Exercise:
From the records below, pull out and copy every line that contains the word "tree".

-----

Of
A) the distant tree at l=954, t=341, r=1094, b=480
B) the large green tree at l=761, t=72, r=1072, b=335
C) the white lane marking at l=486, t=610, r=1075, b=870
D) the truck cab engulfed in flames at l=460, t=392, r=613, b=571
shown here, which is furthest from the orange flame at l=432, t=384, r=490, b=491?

-----

Written solution:
A) the distant tree at l=954, t=341, r=1094, b=480
B) the large green tree at l=761, t=72, r=1072, b=335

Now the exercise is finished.